• [MATERIAL SHOWN]
┄┄┄┄┄┄┄┄┄┄┄┄┄┄┄┄┄┄┄┄

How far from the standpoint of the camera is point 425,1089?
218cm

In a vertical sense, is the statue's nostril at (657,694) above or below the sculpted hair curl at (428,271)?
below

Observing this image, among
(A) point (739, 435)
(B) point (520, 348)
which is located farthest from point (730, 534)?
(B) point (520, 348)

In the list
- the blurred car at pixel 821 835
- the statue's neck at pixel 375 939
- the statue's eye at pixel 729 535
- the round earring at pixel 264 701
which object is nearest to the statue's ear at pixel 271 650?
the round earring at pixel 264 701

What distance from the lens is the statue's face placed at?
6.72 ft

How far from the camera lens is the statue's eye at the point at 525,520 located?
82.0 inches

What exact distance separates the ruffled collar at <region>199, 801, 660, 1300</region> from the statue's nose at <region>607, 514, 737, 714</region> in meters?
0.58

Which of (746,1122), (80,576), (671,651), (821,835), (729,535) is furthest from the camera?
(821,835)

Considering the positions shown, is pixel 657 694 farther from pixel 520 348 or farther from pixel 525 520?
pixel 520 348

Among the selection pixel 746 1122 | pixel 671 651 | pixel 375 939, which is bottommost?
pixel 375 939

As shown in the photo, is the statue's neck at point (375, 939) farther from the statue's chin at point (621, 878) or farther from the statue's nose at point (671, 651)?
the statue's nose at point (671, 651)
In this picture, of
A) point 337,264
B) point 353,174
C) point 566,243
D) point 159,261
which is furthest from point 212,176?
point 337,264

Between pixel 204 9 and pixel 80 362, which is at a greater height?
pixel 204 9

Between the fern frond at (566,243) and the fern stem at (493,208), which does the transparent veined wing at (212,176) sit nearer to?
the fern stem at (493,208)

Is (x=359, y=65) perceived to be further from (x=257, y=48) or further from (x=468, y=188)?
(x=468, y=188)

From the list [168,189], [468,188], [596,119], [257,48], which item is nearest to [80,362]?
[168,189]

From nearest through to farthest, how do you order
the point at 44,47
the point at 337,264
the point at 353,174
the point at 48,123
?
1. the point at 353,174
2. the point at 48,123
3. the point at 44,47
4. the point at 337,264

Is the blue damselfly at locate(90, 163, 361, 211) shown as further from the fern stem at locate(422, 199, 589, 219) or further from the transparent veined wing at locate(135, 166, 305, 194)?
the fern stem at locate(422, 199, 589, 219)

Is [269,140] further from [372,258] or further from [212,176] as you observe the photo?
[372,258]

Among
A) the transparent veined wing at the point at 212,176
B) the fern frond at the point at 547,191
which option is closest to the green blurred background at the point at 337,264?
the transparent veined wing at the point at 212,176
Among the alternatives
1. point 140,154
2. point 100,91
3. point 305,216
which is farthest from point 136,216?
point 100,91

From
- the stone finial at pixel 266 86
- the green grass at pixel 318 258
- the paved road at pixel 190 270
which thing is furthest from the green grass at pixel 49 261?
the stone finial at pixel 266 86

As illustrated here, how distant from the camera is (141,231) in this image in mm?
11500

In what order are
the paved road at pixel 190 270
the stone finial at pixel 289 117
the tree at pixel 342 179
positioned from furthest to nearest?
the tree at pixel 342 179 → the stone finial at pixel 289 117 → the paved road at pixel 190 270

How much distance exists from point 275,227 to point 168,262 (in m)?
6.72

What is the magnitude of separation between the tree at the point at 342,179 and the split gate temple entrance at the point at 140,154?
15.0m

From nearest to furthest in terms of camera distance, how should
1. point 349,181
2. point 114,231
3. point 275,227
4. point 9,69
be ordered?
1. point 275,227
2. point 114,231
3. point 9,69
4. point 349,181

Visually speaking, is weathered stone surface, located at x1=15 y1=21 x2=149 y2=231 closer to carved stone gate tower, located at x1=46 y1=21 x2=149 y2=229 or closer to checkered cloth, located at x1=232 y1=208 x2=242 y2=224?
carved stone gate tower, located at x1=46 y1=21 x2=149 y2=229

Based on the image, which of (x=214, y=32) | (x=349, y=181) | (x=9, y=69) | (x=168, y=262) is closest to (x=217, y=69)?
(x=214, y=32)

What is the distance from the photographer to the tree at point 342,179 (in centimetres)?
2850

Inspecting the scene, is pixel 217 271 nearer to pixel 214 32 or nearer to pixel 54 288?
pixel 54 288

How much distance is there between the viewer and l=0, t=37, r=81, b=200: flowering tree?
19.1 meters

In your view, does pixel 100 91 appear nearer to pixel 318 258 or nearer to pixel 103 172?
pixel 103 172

┄┄┄┄┄┄┄┄┄┄┄┄┄┄┄┄┄┄┄┄

• [WORK INSTRUCTIONS] Put every line of the records above into a numbered list, skipping the blank lines.

• [ANSWER TO THIS EXERCISE]
1. How far from the standpoint of the camera is point 425,1089?
2. 218cm
3. In a vertical sense, is the statue's nostril at (657,694) above or below the sculpted hair curl at (428,271)?
4. below
5. Observing this image, among
6. (A) point (739, 435)
7. (B) point (520, 348)
8. which is located farthest from point (730, 534)?
9. (B) point (520, 348)
10. In the list
11. - the blurred car at pixel 821 835
12. - the statue's neck at pixel 375 939
13. - the statue's eye at pixel 729 535
14. - the round earring at pixel 264 701
15. which object is nearest to the statue's ear at pixel 271 650?
16. the round earring at pixel 264 701
17. What distance from the lens is the statue's face placed at?
18. 6.72 ft
19. How far from the camera lens is the statue's eye at the point at 525,520 located?
20. 82.0 inches
21. What exact distance separates the ruffled collar at <region>199, 801, 660, 1300</region> from the statue's nose at <region>607, 514, 737, 714</region> in meters?
22. 0.58
23. Which of (746,1122), (80,576), (671,651), (821,835), (729,535) is furthest from the camera?
24. (821,835)
25. Considering the positions shown, is pixel 657 694 farther from pixel 520 348 or farther from pixel 525 520?
26. pixel 520 348
27. Among the selection pixel 746 1122 | pixel 671 651 | pixel 375 939, which is bottommost?
28. pixel 375 939
29. As shown in the photo, is the statue's neck at point (375, 939) farther from the statue's chin at point (621, 878) or farther from the statue's nose at point (671, 651)?
30. the statue's nose at point (671, 651)
31. In this picture, of
32. A) point 337,264
33. B) point 353,174
34. C) point 566,243
35. D) point 159,261
36. which is furthest from point 212,176?
37. point 337,264
38. Between pixel 204 9 and pixel 80 362, which is at a greater height?
39. pixel 204 9
40. Between the fern frond at (566,243) and the fern stem at (493,208), which does the transparent veined wing at (212,176) sit nearer to?
41. the fern stem at (493,208)
42. Is (x=359, y=65) perceived to be further from (x=257, y=48) or further from (x=468, y=188)?
43. (x=468, y=188)
44. From the list [168,189], [468,188], [596,119], [257,48], which item is nearest to [80,362]?
45. [168,189]
46. From nearest through to farthest, how do you order
47. the point at 44,47
48. the point at 337,264
49. the point at 353,174
50. the point at 48,123
51. ?
52. 1. the point at 353,174
53. 2. the point at 48,123
54. 3. the point at 44,47
55. 4. the point at 337,264
56. Is the blue damselfly at locate(90, 163, 361, 211) shown as further from the fern stem at locate(422, 199, 589, 219) or further from the transparent veined wing at locate(135, 166, 305, 194)?
57. the fern stem at locate(422, 199, 589, 219)
58. Is [269,140] further from [372,258] or further from [212,176] as you observe the photo?
59. [372,258]
60. Among
61. A) the transparent veined wing at the point at 212,176
62. B) the fern frond at the point at 547,191
63. which option is closest to the green blurred background at the point at 337,264?
64. the transparent veined wing at the point at 212,176
65. Among the alternatives
66. 1. point 140,154
67. 2. point 100,91
68. 3. point 305,216
69. which is farthest from point 136,216?
70. point 100,91
71. From
72. - the stone finial at pixel 266 86
73. - the green grass at pixel 318 258
74. - the paved road at pixel 190 270
75. which thing is furthest from the green grass at pixel 49 261?
76. the stone finial at pixel 266 86
77. As illustrated here, how distant from the camera is (141,231) in this image in mm?
78. 11500
79. In what order are
80. the paved road at pixel 190 270
81. the stone finial at pixel 289 117
82. the tree at pixel 342 179
83. positioned from furthest to nearest?
84. the tree at pixel 342 179 → the stone finial at pixel 289 117 → the paved road at pixel 190 270
85. How much distance exists from point 275,227 to point 168,262 (in m)?
86. 6.72
87. What is the magnitude of separation between the tree at the point at 342,179 and the split gate temple entrance at the point at 140,154?
88. 15.0m
89. From nearest to furthest in terms of camera distance, how should
90. 1. point 349,181
91. 2. point 114,231
92. 3. point 275,227
93. 4. point 9,69
94. be ordered?
95. 1. point 275,227
96. 2. point 114,231
97. 3. point 9,69
98. 4. point 349,181
99. Visually speaking, is weathered stone surface, located at x1=15 y1=21 x2=149 y2=231 closer to carved stone gate tower, located at x1=46 y1=21 x2=149 y2=229 or closer to checkered cloth, located at x1=232 y1=208 x2=242 y2=224?
100. carved stone gate tower, located at x1=46 y1=21 x2=149 y2=229
101. Based on the image, which of (x=214, y=32) | (x=349, y=181) | (x=9, y=69) | (x=168, y=262) is closest to (x=217, y=69)?
102. (x=214, y=32)
103. What is the distance from the photographer to the tree at point 342,179 (in centimetres)?
104. 2850
105. Inspecting the scene, is pixel 217 271 nearer to pixel 214 32 or nearer to pixel 54 288?
106. pixel 54 288
107. How much distance is there between the viewer and l=0, t=37, r=81, b=200: flowering tree?
108. 19.1 meters
109. In your view, does pixel 100 91 appear nearer to pixel 318 258 or nearer to pixel 103 172?
110. pixel 103 172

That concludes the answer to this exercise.